# GPU Gradient Descent Solving

Many traditional machine learning algorithms can be implemented on GPU.

There may be more direct ways to use the GPU (e.g., RAPIDS) or faster solvers (e.g., L-BFGS, OWL-QN) for traditional problems.

But in some cases, the deep learning toolkits can simplify challenging aspects -- e.g., via embeddings
* https://abhadury.com/articles/2020-03/embeddings-for-recommender-systems
* https://tech.instacart.com/deep-learning-with-emojis-not-math-660ba1ad6cdc

And in other cases, we may want to use a custom loss to construct a model that maximizes a business objective, rather than just the likelihood of the model params.

We'll take a look at a linear regression for the diamonds dataset using PyTorch where we want to
* minimize RMSE
* __but also__ minimize the number of undervalued diamonds

This is an simple example of a common business scenario.

* **Directions**:
A – Translate into Spanish this sentence from the GPU gradient descent page: "Many traditional machine learning algorithms can be implemented on GPU."
B – Carry on the GPU gradient descent page from the point where it stops, in the same style.

* **Supplied information**:
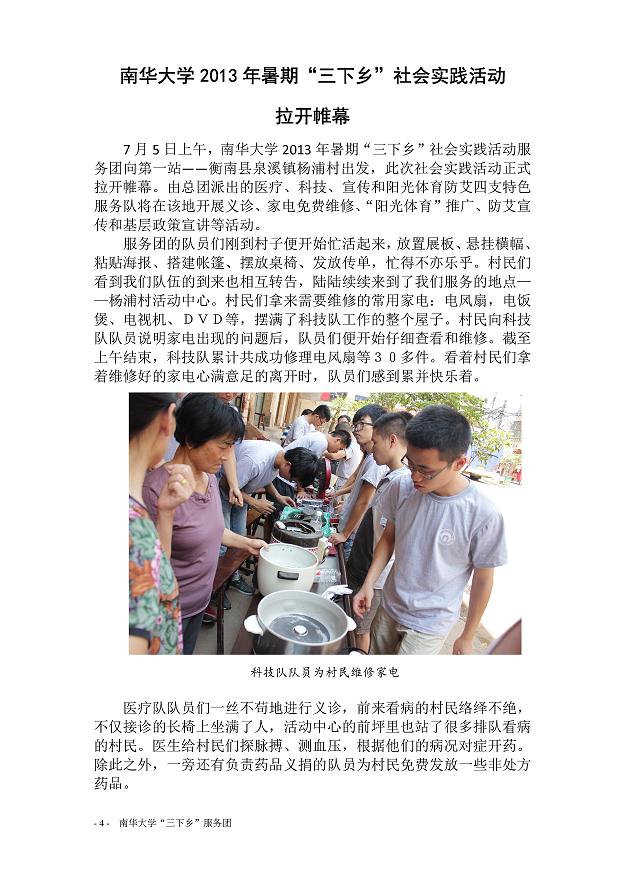 南华大学 2013 年暑期“三下乡”社会实践活动

拉开帷幕

7 月 5 日上午，南华大学 2013 年暑期“三下乡”社会实践活动服务团向第一站——衡南县泉溪镇杨浦村出发，此次社会实践活动正式拉开帷幕。由总团派出的医疗、科技、宣传和阳光体育防艾四支特色服务队将在该地开展义诊、家电免费维修、“阳光体育”推广、防艾宣传和基层政策宣讲等活动。

服务团的队员们刚到村子便开始忙活起来，放置展板、悬挂横幅、粘贴海报、搭建帐篷、摆放桌椅、发放传单，忙得不亦乐乎。村民们看到我们队伍的到来也相互转告，陆陆续续来到了我们服务的地点——杨浦村活动中心。村民们拿来需要维修的常用家电：电风扇，电饭煲、电视机、ＤＶＤ等，摆满了科技队工作的整个屋子。村民向科技队队员说明家电出现的问题后，队员们便开始仔细查看和维修。截至上午结束，科技队累计共成功修理电风扇等３０多件。看着村民们拿着维修好的家电心满意足的离开时，队员们感到累并快乐着。

科技队队员为村民维修家电

医疗队队员们一丝不苟地进行义诊，前来看病的村民络绎不绝，不仅接诊的长椅上坐满了人，活动中心的前坪里也站了很多排队看病的村民。医生给村民们探脉搏、测血压，根据他们的病况对症开药。除此之外，一旁还有负责药品义捐的队员为村民免费发放一些非处方药品。

- 4 - 南华大学“三下乡”服务团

* **Answers by item number**:
A – Muchos algoritmos tradicionales de aprendizaje automático pueden implementarse en GPU.

B –
Start with data prep

In [None]:
import cudf

input_file = "data/diamonds.csv"

df = cudf.read_csv(input_file, header = 0)
df2 = df.drop(df.columns[0], axis=1)
df3 = cudf.get_dummies(df2, columns=['cut', 'color', 'clarity'])
y = df3['price'].astype('double')
X = df3.drop('price')

X[:3]

In [None]:
import cuml

X_train, X_test, y_train, y_test = cuml.preprocessing.model_selection.train_test_split(X, y, train_size=0.75, random_state=42)

Now we'll start with a regular linear regression

In [None]:
import torch
from torch.utils.data import TensorDataset, DataLoader

X_train_pyt, y_train_pyt, X_test_pyt, y_test_pyt = \
  torch.cuda.DoubleTensor(X_train.as_gpu_matrix()), \
  torch.cuda.DoubleTensor(y_train.to_gpu_array()),  \
  torch.cuda.DoubleTensor(X_test.as_gpu_matrix()),  \
  torch.cuda.DoubleTensor(y_test.to_gpu_array())

train_ds = TensorDataset(X_train_pyt, y_train_pyt[:, None])

print(len(train_ds))

__Notice: We were able to pass our data from RAPIDS to PyTorch without copying, via support for__ `__cuda_array_interface__`

### Linear Regression

In [None]:
batch_size, D_in, D_out = 200, 26, 1

model = torch.nn.Sequential(
  torch.nn.Linear(D_in, D_out).double()
).cuda()

In [None]:
import pandas as pd
import numpy as np

loss_fn = torch.nn.MSELoss()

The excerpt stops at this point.